July 30, 2009
House Approves Fiscal Year 2010 Defense Funding Bill
WASHINGTON, D.C. – The House today approved Appropriations legislation to fund the Department of Defense and other national security operations through the next fiscal year. The bill contains $636.6 billion in total (mandatory and discretionary) funding, which is $10.2 billion above last year’s funding level and $3.8 billion above the request. Non-emergency discretionary spending in the bill totals $508 billion, which is $3.5 billion less than the President’s request and 4.1% over last year.
The legislation includes funding for critical national security needs, and provides the necessary resources for our troops to continue the nation’s military efforts abroad. In addition, the bill provides essential funding for health and quality of life programs for the men and women of the Armed Services and their families.
House Appropriations Ranking Republican Jerry Lewis voted in favor of the legislation.
“There is nothing more important than the safety and security of our nation and its people. This bill will provide our troops with the support they deserve, and will allow them to continue their extraordinary work to protect the American people, our way of life, and to promote freedom around the globe,” Lewis said.
Specifically, the legislation provides $104.2 billion for ongoing military operations in Iraq and Afghanistan, $122.4 billion for a 3.4% pay raise for the military, and $29.9 billion for health care and support programs for troops and their families. The legislation also funds procurements of important military equipment and resources, including $674 million for three C-17 aircraft, $495 million for the purchase of nine additional F-18 aircraft over the budget request, $440 million in funding for a new aerial refueling tanker, and continued funding for the next-generation aircraft carrier and ten new Navy ships including four Littoral Combat Ships.
However, an amendment on the floor eliminated $370 million in additional funding for the F-22 aircraft program from the bill – funding that had drawn a veto-threat from the Administration.
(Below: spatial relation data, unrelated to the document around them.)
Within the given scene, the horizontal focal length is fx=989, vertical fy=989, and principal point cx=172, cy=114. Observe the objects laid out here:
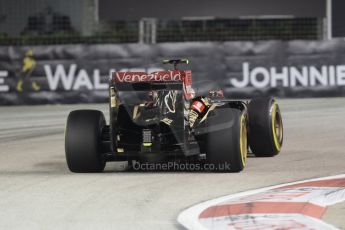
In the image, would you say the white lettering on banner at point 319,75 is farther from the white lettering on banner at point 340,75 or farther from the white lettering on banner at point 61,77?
the white lettering on banner at point 61,77

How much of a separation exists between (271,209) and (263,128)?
3728 millimetres

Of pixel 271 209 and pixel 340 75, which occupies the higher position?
pixel 340 75

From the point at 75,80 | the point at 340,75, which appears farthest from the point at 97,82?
the point at 340,75

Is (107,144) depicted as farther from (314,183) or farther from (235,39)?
(235,39)

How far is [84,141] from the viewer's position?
31.0 ft

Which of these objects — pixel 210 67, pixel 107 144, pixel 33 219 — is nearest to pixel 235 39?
pixel 210 67

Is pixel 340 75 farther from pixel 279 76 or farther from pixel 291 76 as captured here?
pixel 279 76

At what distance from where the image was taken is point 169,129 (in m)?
9.46

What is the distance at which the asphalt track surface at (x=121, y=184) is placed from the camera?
6965mm

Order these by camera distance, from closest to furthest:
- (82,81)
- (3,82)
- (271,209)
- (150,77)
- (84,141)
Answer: (271,209), (84,141), (150,77), (82,81), (3,82)

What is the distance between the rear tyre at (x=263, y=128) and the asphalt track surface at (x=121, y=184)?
0.13 m

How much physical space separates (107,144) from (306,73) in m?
11.8

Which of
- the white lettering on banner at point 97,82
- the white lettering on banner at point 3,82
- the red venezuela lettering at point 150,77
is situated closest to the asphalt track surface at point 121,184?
the red venezuela lettering at point 150,77

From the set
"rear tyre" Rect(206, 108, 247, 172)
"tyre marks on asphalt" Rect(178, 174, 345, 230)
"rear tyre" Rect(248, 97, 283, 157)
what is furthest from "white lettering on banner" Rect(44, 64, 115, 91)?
"tyre marks on asphalt" Rect(178, 174, 345, 230)
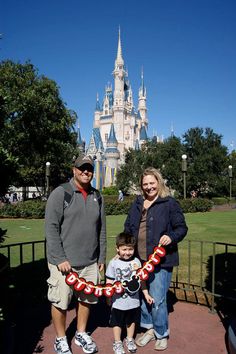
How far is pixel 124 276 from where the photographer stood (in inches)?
136

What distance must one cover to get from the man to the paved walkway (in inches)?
12.1

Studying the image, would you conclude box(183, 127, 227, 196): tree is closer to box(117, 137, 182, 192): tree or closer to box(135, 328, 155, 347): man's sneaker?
box(117, 137, 182, 192): tree

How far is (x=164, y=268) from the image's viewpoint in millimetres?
3529

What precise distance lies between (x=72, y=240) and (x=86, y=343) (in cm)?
123

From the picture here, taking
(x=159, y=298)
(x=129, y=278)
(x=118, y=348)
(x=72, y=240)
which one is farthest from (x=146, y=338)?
(x=72, y=240)

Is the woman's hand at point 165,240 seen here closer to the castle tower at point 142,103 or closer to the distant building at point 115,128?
the distant building at point 115,128

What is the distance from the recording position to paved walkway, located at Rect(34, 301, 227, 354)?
3.56 metres

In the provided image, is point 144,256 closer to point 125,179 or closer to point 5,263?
point 5,263

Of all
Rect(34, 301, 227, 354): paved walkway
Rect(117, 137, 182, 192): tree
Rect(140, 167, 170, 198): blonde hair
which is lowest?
Rect(34, 301, 227, 354): paved walkway

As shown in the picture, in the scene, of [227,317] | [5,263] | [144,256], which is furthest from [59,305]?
[227,317]

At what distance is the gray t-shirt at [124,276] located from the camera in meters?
3.44

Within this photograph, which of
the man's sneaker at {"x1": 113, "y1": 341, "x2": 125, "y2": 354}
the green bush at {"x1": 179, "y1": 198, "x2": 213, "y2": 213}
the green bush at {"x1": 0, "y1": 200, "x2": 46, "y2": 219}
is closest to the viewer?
the man's sneaker at {"x1": 113, "y1": 341, "x2": 125, "y2": 354}

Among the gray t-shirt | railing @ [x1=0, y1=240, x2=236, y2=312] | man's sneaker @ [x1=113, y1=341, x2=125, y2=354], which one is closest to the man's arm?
the gray t-shirt

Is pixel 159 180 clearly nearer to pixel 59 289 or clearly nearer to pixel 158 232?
pixel 158 232
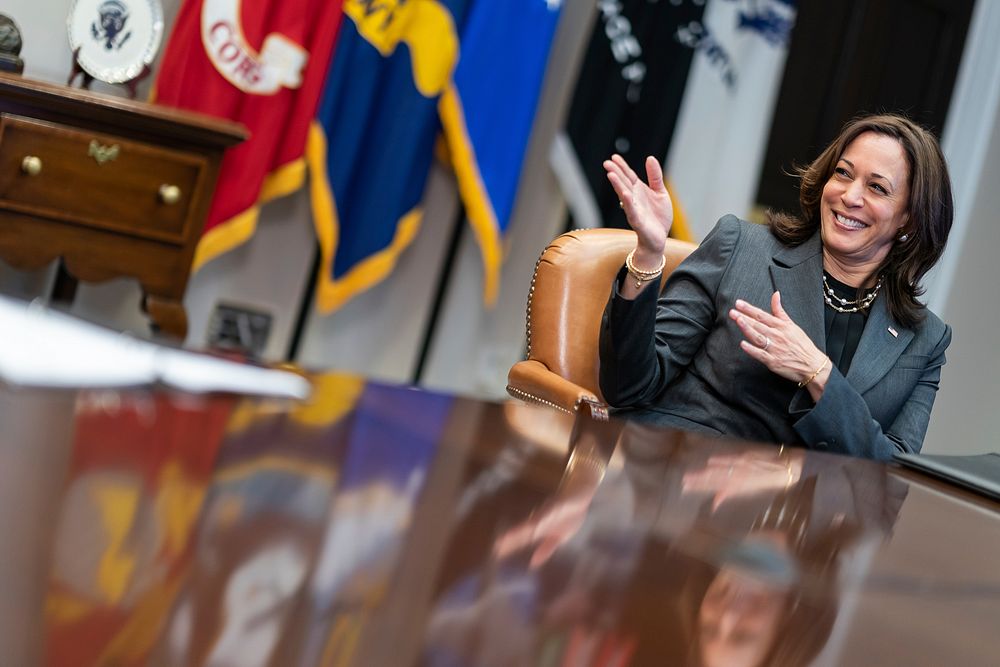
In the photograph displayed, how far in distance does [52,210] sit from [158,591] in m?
2.46

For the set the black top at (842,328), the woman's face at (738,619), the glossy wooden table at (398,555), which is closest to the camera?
the glossy wooden table at (398,555)

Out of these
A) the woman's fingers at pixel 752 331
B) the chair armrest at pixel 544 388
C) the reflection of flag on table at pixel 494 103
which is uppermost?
the reflection of flag on table at pixel 494 103

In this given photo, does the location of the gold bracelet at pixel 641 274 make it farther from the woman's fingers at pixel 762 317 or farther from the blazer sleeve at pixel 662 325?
the woman's fingers at pixel 762 317

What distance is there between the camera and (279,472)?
521 millimetres

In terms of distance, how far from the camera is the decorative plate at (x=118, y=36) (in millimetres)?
2826

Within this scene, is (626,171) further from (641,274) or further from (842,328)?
(842,328)

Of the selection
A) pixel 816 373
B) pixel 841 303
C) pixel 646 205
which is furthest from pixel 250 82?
pixel 816 373

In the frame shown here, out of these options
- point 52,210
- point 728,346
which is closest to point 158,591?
point 728,346

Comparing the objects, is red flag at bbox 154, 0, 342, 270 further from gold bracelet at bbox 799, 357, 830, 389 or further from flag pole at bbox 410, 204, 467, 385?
gold bracelet at bbox 799, 357, 830, 389

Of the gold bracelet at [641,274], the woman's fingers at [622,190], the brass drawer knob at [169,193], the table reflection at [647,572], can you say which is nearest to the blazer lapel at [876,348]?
the gold bracelet at [641,274]

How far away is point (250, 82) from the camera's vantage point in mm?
3086

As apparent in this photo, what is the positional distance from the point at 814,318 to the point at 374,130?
1.70 m

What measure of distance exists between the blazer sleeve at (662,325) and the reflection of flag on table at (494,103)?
1.30m

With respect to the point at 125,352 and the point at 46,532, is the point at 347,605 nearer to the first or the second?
the point at 46,532
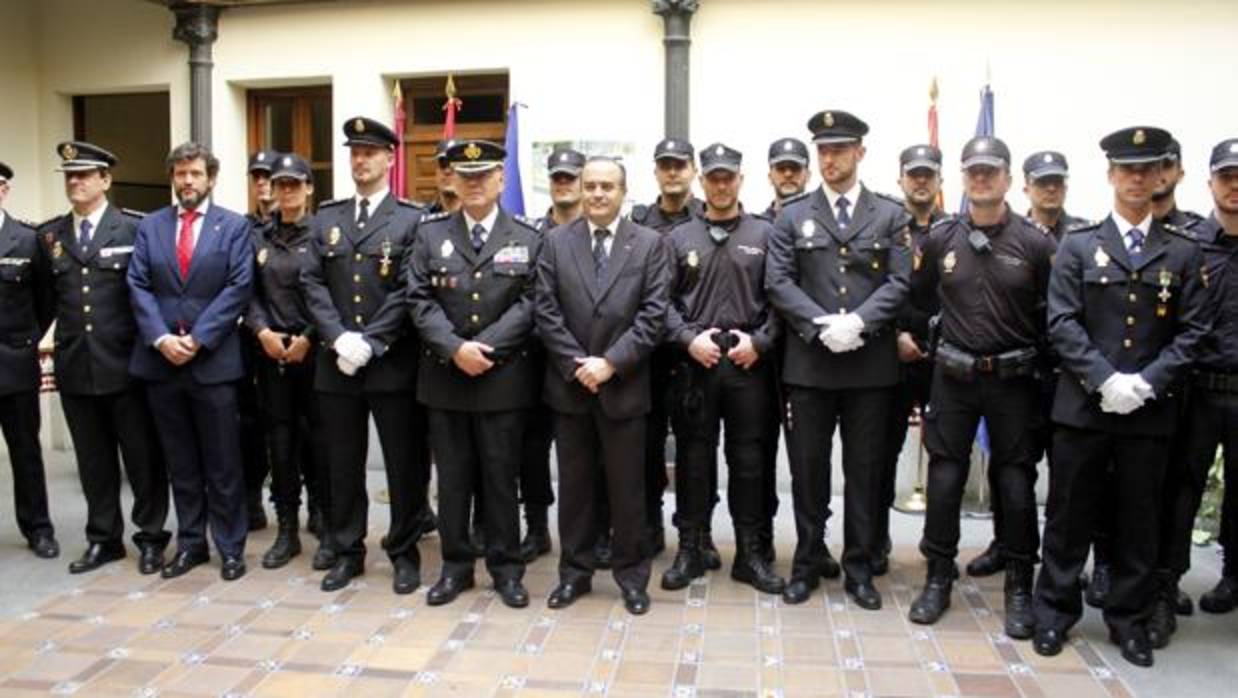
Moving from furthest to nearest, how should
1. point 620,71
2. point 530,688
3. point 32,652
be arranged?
point 620,71, point 32,652, point 530,688

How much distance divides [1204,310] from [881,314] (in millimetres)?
1148

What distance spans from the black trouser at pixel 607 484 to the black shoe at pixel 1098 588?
1.90 metres

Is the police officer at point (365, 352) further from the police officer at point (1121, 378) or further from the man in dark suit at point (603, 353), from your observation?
the police officer at point (1121, 378)

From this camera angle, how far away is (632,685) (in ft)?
12.1

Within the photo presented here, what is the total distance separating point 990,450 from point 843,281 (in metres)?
0.91

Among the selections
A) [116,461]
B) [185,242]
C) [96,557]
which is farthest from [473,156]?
[96,557]

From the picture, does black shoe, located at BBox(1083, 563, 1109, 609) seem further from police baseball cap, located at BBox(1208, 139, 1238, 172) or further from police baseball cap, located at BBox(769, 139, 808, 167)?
police baseball cap, located at BBox(769, 139, 808, 167)

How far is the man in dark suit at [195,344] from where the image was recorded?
15.8 ft

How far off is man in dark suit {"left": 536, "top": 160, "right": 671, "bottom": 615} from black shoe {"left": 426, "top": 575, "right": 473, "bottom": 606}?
414 millimetres

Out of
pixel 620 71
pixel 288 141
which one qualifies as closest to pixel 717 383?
Result: pixel 620 71

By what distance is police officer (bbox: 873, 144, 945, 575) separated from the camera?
4.87 meters

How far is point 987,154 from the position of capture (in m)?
4.17

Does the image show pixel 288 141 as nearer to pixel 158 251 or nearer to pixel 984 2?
pixel 158 251

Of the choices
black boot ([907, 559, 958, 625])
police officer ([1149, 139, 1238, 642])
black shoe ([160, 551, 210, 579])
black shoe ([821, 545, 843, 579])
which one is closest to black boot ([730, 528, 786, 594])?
black shoe ([821, 545, 843, 579])
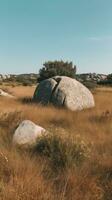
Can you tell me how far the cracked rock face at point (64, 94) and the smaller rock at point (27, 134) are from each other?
24.6 feet

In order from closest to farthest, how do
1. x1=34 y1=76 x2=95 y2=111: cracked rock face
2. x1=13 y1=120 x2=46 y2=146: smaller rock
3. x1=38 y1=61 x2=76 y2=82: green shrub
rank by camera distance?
x1=13 y1=120 x2=46 y2=146: smaller rock
x1=34 y1=76 x2=95 y2=111: cracked rock face
x1=38 y1=61 x2=76 y2=82: green shrub

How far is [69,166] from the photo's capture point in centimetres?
512

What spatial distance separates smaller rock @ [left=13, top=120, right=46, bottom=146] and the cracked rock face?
7.49m

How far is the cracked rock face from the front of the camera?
48.1ft

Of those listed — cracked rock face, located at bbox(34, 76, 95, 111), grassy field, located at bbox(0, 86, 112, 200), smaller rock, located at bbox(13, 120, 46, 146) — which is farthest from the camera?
→ cracked rock face, located at bbox(34, 76, 95, 111)

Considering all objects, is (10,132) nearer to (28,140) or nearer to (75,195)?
(28,140)

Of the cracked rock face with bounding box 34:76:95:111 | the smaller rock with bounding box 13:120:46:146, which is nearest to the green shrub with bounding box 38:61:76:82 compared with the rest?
the cracked rock face with bounding box 34:76:95:111

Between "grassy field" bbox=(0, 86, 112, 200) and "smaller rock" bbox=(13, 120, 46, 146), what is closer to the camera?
"grassy field" bbox=(0, 86, 112, 200)

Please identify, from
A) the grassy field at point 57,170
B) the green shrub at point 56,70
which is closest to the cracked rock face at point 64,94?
the grassy field at point 57,170

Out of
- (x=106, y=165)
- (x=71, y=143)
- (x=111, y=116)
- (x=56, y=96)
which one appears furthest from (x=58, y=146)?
(x=56, y=96)

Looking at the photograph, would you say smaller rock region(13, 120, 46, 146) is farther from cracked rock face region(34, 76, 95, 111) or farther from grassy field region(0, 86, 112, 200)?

Lewis and Defense Appropriations Ranking Republican Bill Young expressed concern at the cut given that the U.S. Air Force has repeatedly stated that stopping production on the F-22s poses a “medium to high” risk to our future national security. Lewis, Young, and Rep. Rodney Frelinghuysen attempted to add back the funding through another amendment to the bill, but it was defeated by House Democrats.
“Congress must not put politics above national security. The Appropriations Committee, the House Armed Services Committee, many Members of Congress, and the U.S. Air Force all believe that this funding for the F-22 should be approved. It is unfortunate that rhetorical threats from the Administration seem to mean more to Democrat leaders than our country’s ability to counter the real threats from our enemies,” Lewis said.
In addition, the legislation does not contain $100 million requested by the Administration for the disposition of detainees in the Guantanamo Bay Detention Facility, and includes language - inserted by Lewis - to prevent a single detainee from being released or transferred until the Administration produces an assessment of the risks to the American people, a guarantee that U.S. citizens will be both informed of any transfers and ensured of their safety, and a certification that any releases or transfers of prisoners will not place our troops in harm’s way or hinder their efforts abroad.
“The Administration continues to stonewall Congress and the American people by refusing to offer information on their plan to close Guantanamo. It is essential that Congress stop this Administration from rushing to close Guantanamo and transfer or release dangerous terrorists simply to fulfill a campaign promise,” Lewis said.